Q.My wife who is blind, watches the Hour of Power, and was wondering if anything is wrong with Robert Schuler, Jr.? She hasn't seen him in a couple of months. Thanks!

A. Unfortunately Robert Schuller Jnr (RAS) was
forbidden to preach in the Crystal Cathedral about
August last year. He could remain as Head pastor
but not allowed to preach in either the cathedral
or the H of P. So he ended up resigning. There
have been and still are a lot of people upset about
this.


----------



## jason d (Aug 21, 2009)

sad


----------



## Michael Doyle (Aug 21, 2009)

Wheres the link Seth?


----------



## Michael Doyle (Aug 21, 2009)

Michael Horton | Interview Transcript | Robert Schuller | White Horse Inn


----------



## john_Mark (Aug 21, 2009)

There might be a copyright problem with the audio. It's hosted on a church site in the UK so I didn't think much about linking to it.

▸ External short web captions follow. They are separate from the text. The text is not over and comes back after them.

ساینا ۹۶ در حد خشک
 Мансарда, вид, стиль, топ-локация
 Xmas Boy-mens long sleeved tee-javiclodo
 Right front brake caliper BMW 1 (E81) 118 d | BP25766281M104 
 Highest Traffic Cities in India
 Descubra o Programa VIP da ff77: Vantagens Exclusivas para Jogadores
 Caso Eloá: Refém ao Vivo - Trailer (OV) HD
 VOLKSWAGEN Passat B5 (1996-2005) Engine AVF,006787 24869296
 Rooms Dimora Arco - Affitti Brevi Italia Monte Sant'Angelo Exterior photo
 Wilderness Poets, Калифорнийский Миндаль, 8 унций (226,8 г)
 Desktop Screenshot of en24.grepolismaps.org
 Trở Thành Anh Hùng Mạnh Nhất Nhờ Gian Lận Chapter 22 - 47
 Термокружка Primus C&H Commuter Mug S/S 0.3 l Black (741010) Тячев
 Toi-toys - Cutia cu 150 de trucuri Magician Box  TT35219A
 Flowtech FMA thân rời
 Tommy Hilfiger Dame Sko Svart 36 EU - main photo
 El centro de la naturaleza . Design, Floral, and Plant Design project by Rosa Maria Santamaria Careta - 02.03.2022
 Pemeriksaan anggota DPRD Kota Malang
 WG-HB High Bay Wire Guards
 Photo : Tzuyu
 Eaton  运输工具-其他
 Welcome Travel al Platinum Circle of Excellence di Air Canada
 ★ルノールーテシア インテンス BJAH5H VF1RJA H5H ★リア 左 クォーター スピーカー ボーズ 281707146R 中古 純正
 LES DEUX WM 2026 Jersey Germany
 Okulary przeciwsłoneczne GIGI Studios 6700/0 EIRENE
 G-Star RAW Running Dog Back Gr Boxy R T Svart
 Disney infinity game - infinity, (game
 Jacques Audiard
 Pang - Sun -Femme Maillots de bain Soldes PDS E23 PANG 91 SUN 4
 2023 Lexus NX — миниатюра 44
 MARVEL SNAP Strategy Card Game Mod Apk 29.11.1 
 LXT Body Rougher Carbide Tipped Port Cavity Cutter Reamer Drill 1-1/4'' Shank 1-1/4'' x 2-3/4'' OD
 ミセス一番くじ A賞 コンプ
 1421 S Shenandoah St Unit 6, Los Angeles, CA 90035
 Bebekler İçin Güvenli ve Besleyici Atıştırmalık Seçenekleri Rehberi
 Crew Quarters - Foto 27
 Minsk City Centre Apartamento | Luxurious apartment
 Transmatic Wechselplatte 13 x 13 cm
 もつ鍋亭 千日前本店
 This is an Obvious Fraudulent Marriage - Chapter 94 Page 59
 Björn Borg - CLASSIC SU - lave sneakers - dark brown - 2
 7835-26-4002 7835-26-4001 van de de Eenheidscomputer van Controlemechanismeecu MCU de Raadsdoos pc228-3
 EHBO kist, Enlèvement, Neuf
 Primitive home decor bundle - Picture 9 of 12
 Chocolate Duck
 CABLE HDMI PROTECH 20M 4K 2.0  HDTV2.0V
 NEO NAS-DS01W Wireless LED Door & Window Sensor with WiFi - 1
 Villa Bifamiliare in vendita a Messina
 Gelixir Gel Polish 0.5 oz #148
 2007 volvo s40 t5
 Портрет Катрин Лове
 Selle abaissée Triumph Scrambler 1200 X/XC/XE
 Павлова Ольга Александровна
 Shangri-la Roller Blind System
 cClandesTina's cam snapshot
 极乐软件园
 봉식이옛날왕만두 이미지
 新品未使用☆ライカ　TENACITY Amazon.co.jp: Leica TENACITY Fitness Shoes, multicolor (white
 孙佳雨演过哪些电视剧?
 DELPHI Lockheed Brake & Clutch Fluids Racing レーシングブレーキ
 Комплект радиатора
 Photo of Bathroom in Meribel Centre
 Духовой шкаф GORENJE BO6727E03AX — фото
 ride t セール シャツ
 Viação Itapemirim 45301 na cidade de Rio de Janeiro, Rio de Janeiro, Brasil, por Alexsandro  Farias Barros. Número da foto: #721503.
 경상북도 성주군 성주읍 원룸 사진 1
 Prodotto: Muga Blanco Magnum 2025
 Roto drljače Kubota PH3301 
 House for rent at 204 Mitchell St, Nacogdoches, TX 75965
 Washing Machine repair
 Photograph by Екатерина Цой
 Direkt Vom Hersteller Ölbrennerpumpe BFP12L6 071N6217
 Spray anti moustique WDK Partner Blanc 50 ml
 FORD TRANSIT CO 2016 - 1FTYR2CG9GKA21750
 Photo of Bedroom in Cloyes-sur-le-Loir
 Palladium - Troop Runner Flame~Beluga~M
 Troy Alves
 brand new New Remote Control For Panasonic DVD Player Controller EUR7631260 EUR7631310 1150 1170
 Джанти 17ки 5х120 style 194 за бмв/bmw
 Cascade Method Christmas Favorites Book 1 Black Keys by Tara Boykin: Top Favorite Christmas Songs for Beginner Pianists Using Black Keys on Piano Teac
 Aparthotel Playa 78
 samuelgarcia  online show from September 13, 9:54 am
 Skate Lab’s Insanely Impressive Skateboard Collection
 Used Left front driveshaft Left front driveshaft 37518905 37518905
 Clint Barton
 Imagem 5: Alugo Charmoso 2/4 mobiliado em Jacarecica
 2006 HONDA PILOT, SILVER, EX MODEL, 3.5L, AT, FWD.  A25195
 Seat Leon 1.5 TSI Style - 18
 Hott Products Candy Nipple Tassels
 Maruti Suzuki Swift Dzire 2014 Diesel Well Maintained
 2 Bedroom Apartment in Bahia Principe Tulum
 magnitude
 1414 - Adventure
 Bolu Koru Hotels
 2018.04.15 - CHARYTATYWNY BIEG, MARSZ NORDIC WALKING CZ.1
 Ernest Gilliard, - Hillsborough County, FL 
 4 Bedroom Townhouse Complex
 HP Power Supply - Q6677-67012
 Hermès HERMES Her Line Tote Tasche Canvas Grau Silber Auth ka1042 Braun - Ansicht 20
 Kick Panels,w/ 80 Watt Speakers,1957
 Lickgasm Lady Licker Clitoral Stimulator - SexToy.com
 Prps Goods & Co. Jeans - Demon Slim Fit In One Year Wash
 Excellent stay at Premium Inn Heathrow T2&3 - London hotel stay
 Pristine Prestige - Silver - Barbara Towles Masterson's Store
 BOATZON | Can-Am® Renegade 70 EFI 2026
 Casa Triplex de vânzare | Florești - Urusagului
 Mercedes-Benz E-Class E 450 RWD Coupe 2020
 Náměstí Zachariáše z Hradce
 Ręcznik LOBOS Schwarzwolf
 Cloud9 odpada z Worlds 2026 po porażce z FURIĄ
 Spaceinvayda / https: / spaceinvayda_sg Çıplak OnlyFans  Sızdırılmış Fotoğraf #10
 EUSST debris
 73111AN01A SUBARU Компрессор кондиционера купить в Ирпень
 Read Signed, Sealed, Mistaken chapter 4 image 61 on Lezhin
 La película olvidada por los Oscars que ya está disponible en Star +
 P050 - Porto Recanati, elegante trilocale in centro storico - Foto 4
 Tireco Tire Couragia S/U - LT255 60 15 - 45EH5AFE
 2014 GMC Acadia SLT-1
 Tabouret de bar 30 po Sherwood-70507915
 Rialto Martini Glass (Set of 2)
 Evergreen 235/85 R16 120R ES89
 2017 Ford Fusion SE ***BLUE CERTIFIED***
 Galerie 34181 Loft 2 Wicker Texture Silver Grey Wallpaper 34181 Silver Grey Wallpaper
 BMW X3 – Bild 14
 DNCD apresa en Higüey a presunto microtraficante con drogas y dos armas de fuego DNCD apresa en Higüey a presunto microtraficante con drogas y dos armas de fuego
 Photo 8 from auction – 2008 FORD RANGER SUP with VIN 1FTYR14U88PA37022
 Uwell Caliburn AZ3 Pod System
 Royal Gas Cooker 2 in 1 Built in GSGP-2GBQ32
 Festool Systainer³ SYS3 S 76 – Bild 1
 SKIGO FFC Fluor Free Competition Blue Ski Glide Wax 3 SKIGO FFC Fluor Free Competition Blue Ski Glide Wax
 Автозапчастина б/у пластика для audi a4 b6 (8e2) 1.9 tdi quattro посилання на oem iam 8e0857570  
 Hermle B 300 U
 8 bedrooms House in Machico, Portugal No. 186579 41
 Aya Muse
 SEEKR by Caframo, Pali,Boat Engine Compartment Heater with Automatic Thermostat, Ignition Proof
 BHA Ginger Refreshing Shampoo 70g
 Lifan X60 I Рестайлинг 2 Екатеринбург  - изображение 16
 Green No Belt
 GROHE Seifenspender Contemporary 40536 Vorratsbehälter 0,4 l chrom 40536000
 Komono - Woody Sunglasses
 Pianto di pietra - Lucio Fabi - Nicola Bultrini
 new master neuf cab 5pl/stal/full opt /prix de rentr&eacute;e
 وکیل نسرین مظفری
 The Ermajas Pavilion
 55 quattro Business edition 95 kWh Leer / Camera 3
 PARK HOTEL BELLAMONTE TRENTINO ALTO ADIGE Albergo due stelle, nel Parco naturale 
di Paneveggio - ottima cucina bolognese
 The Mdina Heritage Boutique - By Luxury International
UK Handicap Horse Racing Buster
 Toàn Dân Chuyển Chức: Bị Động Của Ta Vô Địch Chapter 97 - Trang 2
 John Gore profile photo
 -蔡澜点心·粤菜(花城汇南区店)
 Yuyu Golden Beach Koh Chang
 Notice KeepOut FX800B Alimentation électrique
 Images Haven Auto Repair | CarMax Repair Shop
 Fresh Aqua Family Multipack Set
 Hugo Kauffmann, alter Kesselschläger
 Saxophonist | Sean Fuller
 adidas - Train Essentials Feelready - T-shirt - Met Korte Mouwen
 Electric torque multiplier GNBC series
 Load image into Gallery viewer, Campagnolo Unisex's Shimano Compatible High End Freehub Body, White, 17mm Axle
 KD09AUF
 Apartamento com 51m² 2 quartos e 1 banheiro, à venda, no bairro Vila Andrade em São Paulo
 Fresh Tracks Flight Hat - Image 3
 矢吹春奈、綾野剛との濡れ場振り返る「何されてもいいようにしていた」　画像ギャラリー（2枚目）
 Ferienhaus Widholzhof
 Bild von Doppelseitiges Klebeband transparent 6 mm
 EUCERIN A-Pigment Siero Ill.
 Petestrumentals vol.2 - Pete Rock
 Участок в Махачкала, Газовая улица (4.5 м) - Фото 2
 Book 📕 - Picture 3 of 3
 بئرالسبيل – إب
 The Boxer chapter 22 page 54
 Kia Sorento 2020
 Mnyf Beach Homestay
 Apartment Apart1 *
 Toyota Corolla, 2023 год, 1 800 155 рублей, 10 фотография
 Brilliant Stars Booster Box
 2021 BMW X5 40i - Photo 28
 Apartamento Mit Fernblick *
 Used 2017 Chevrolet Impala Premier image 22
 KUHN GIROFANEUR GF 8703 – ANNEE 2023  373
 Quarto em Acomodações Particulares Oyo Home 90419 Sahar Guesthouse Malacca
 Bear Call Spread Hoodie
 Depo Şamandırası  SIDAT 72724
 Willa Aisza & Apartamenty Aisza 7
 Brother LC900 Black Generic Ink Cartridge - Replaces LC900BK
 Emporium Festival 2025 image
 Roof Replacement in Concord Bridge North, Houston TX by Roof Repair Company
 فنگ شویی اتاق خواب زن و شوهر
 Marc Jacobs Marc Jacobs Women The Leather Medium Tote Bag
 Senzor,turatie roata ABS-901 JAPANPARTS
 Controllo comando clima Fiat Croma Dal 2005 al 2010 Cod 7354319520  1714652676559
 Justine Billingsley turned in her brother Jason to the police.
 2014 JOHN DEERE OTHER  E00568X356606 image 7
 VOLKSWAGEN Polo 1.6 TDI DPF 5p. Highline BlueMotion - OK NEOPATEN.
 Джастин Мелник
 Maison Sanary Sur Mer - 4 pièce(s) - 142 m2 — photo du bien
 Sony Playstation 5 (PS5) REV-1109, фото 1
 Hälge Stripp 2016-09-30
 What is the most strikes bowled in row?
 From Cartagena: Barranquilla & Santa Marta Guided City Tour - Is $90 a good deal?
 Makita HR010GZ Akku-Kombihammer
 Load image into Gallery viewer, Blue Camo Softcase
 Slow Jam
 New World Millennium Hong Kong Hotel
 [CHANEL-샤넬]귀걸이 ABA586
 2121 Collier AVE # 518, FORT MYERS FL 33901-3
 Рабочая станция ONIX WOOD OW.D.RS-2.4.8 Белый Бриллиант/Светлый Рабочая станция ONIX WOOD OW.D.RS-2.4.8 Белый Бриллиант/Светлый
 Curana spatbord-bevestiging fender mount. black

For now, until I hear differently from White Horse Inn, I'm going to remove the mp3 link.

Schuller's statements are simply incredible though. Even sadder is that if you search Twitter for Schuller you will see many people quoting him.


----------



## dannyhyde (Aug 21, 2009)

Ah, a classic. I remember hearing that while in college as I was moving from Evangelicalism/Pentecostalism to the Reformed Church.


----------



## sastark (Aug 21, 2009)

Michael Doyle said:


> Wheres the link Seth?



In the original post, it was the "Heidelblog" link.


----------